While the term square rig sailing is often used to refer exclusively to the traditional square rig ships of earlier centuries, square rig refers to any sail and rigging configuration in which one or more four-cornered sails are supported by horizontal spars, including sailboats with gaff-rigged mainsails, even if other sails on the vessel are fore-and-aft rigged.
A gaff rig is a sail rig in which a four-cornered sail is suspended from a gaff, which is a spar attached to the mast at one end.
A spar that supports the top of the sail and is attached to the mast at one end is a gaff. A spar that crosses the mast is a yard. A spar that is attached to the bottom of the sail and anchored to the mast at one end is a boom.
A sailing vessel with two masts, both carrying square rig sails, is known as a full rigged brig. The foremast typically has 3 spars supporting square sails. The mainmast also supports square sails on yards, but includes a small fore-and-aft sail attached to a standing gaff.

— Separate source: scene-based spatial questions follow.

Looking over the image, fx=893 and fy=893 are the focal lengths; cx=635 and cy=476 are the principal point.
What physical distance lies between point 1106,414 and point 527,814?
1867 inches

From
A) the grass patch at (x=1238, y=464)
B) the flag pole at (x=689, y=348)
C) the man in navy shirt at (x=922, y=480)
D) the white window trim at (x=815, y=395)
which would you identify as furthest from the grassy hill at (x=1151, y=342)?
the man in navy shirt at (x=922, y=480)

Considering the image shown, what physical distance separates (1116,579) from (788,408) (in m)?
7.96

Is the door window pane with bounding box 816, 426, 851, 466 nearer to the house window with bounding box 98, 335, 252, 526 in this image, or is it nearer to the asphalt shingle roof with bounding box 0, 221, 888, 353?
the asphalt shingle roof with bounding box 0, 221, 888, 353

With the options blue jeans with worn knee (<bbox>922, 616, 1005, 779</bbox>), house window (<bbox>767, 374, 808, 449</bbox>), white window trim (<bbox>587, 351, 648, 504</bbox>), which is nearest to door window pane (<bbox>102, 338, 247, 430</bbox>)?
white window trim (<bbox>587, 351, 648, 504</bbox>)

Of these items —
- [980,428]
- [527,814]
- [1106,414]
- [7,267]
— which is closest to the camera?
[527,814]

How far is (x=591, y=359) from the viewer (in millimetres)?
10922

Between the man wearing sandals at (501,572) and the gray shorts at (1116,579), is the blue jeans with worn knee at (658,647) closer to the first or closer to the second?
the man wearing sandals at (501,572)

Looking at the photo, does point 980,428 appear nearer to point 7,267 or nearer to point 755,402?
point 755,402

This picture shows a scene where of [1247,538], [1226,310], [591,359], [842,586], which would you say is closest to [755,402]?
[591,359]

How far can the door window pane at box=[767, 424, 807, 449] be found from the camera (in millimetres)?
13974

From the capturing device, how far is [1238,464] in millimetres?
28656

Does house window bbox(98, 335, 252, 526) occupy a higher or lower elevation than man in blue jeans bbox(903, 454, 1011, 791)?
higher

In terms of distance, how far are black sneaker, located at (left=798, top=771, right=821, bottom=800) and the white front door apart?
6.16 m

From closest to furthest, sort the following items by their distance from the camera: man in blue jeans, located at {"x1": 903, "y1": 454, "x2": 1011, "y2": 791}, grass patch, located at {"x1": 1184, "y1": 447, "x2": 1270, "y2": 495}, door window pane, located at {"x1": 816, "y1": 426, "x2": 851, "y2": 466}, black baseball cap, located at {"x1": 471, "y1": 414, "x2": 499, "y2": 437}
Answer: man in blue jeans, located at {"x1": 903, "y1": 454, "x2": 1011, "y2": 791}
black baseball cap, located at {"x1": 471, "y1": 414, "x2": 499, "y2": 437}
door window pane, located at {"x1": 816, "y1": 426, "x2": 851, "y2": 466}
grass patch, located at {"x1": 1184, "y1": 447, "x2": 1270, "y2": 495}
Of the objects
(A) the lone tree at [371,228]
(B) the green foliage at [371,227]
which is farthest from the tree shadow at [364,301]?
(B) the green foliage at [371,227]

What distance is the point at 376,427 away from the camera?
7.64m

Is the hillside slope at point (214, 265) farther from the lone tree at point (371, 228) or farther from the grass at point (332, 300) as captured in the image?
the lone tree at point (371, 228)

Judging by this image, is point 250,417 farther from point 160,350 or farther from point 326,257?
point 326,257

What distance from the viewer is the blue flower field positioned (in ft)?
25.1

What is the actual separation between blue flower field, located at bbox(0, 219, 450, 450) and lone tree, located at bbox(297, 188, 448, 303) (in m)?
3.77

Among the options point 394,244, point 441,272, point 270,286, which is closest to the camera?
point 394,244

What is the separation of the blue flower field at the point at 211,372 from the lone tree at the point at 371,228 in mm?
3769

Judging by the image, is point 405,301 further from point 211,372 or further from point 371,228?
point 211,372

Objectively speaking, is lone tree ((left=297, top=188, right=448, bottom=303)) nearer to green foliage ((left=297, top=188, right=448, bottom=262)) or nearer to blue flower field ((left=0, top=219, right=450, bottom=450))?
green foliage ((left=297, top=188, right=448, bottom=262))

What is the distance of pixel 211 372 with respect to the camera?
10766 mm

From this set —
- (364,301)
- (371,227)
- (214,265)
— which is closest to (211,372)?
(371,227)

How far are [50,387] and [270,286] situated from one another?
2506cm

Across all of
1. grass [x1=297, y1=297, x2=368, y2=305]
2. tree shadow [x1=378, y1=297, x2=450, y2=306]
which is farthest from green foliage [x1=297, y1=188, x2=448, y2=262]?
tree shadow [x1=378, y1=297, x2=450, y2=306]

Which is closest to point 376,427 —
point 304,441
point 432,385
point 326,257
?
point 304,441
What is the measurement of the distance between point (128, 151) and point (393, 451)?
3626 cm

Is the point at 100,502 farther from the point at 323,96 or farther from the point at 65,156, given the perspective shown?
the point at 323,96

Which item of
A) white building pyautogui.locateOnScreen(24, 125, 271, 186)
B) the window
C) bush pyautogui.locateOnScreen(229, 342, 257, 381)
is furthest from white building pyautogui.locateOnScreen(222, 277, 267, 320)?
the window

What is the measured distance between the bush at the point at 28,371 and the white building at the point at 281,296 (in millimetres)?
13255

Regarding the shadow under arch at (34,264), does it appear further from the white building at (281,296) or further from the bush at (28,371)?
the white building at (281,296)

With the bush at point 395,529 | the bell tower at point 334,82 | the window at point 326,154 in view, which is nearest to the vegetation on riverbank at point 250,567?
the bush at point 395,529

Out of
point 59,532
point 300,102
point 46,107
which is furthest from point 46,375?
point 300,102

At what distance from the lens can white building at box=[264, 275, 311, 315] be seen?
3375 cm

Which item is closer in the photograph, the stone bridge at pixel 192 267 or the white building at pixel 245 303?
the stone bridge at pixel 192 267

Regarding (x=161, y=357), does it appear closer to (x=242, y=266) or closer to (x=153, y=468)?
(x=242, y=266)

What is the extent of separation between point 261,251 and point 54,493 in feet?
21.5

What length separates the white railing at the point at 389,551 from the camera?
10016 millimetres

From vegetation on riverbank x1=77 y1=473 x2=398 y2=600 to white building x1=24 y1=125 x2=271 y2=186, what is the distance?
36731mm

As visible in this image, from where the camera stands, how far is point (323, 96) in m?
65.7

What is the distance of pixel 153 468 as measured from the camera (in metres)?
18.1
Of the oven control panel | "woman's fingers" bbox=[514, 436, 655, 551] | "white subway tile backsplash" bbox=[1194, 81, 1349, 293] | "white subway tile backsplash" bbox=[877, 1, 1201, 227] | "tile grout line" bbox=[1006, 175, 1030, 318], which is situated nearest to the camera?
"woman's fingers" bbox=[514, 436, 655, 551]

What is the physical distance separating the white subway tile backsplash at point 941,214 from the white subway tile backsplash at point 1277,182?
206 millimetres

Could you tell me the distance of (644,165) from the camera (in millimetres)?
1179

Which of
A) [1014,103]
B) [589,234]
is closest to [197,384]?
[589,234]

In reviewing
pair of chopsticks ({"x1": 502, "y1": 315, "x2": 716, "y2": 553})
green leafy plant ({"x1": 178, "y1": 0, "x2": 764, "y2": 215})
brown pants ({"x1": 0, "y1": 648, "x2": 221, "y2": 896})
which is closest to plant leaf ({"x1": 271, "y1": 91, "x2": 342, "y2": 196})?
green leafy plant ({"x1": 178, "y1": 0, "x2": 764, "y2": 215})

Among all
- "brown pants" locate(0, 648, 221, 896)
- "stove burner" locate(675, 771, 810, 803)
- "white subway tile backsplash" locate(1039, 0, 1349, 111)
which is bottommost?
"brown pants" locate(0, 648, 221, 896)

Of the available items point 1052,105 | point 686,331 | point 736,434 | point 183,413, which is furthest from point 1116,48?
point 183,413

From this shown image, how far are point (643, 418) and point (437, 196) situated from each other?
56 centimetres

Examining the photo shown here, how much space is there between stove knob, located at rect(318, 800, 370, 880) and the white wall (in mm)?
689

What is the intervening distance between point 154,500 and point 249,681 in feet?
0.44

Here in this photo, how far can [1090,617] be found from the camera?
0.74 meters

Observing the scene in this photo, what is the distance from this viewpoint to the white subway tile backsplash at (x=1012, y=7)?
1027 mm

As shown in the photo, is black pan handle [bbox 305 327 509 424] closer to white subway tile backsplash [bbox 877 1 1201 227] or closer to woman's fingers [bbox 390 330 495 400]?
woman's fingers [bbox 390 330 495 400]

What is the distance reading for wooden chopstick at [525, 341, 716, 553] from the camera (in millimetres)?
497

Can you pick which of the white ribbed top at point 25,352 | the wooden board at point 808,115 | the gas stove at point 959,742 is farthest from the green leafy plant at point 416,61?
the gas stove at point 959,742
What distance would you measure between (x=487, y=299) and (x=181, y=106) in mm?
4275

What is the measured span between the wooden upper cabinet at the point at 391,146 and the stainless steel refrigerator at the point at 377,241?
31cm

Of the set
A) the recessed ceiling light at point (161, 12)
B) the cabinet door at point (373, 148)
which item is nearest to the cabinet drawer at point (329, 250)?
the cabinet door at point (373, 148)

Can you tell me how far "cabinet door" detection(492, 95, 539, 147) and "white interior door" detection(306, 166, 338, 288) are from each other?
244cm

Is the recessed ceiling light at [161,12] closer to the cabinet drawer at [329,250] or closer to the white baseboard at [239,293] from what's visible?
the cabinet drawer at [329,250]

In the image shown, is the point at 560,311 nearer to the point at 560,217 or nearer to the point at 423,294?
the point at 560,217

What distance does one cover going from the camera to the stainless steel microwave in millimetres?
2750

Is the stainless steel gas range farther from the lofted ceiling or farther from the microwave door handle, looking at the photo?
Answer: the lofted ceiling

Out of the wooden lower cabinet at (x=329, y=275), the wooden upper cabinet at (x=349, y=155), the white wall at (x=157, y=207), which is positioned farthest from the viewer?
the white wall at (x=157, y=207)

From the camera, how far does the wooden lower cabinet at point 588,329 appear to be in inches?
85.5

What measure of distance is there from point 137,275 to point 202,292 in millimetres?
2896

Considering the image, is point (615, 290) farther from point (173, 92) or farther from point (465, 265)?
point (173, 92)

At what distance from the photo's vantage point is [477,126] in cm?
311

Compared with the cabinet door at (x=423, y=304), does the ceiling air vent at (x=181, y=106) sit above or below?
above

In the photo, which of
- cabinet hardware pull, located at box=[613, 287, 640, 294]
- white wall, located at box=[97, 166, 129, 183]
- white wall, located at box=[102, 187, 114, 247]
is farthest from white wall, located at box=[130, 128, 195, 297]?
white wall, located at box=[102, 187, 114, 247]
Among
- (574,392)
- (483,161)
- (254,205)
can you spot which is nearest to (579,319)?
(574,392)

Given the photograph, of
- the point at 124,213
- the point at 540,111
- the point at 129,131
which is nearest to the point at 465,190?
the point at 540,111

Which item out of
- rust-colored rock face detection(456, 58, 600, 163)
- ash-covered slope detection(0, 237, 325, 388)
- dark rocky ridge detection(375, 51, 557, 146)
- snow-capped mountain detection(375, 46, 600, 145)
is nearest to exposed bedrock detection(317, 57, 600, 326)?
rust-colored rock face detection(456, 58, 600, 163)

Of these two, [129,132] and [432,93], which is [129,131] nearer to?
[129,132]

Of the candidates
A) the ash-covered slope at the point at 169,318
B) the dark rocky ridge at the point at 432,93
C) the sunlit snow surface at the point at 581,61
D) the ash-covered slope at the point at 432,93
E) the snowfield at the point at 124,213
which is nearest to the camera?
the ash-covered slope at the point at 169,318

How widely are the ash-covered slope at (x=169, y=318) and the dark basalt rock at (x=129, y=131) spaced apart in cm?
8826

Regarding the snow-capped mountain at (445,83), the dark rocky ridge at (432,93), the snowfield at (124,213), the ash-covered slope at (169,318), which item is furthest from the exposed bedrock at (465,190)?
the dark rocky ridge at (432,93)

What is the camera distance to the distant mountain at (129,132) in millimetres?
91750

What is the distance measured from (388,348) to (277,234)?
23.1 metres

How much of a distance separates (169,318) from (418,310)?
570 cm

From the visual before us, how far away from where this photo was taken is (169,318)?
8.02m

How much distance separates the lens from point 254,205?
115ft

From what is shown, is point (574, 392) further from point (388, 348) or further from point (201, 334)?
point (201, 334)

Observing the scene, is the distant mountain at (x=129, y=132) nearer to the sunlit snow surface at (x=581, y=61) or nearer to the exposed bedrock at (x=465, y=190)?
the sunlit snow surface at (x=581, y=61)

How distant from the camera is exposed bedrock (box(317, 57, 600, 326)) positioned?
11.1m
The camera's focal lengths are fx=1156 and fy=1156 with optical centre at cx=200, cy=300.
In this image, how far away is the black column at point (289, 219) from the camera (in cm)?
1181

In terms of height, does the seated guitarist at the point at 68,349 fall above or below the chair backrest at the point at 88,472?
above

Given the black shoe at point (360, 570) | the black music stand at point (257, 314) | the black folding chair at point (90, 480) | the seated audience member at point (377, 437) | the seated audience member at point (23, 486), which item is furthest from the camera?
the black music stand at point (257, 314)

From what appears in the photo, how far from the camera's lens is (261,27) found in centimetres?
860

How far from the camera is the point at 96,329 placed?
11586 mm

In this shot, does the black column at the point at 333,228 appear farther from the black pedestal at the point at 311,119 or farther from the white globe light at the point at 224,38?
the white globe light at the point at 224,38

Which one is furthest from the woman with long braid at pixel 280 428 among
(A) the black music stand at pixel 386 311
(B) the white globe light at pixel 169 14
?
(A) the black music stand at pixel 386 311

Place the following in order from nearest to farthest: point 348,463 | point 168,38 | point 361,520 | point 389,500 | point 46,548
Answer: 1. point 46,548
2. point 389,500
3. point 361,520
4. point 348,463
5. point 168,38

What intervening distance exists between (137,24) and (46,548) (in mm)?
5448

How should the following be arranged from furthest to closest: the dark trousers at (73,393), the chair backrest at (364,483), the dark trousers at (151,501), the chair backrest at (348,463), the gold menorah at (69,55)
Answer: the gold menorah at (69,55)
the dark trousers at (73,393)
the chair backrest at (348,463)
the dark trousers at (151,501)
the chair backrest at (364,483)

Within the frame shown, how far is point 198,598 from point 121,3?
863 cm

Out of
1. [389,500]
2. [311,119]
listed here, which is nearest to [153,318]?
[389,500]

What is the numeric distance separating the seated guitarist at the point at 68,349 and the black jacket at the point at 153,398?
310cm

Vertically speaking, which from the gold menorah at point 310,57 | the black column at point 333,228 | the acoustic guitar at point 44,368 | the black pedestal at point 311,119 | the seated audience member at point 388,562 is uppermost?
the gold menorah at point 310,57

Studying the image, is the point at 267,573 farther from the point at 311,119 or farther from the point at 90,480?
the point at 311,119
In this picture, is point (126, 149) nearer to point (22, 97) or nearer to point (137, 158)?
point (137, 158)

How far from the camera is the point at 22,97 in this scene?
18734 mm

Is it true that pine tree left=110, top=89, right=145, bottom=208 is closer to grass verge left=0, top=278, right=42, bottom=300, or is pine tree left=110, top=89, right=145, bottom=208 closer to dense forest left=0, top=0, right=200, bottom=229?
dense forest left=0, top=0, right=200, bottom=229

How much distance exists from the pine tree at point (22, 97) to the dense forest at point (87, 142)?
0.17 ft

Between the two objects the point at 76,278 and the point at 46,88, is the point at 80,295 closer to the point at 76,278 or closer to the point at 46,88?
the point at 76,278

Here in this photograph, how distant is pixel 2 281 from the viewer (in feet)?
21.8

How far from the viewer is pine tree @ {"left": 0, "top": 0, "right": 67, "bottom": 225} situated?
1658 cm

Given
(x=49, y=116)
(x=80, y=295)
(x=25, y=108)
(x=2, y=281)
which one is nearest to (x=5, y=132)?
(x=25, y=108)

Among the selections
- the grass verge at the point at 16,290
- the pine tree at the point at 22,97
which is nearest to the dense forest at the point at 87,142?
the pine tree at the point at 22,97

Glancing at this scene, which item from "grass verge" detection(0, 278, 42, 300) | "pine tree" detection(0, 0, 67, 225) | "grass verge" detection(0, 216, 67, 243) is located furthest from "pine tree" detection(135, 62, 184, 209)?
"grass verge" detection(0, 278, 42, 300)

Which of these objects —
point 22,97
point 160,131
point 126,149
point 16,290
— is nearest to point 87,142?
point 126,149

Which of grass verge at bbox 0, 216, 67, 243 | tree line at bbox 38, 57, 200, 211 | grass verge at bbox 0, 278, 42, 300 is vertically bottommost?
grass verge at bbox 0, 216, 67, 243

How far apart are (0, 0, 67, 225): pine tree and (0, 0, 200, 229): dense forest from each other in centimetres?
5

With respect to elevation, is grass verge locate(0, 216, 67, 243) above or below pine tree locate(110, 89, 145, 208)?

Full-Rig Ships and Barques
The traditional full rig ship (or full rigged ship, or fully rigged ship) includes 3 or more masts — lower mast, top mast, and topgallant mast. Each mast supports multiple square sails hanging from yards. A full rig ship is sometimes simply referred to as a ship.
A barque has 3 or more masts, with square sails on all masts except the aftermast, which carries fore-and-aft sails. A barquentine also has 3 or more masts, and has square sails on the foremast only, with fore-and-aft sails on the other masts.
Other square rig sailing ships include the brigantine, the topsail schooner, the hermaphrodite brig, and the unusual jack-ass barque.
In contrast to the more modern fore-and-aft sail rigging, a square sail always takes the wind from the same side of the sail. The sailboat can sail downwind well, but cannot sail across the wind or upwind nearly as well as a fore-and-aft rigged sailboat.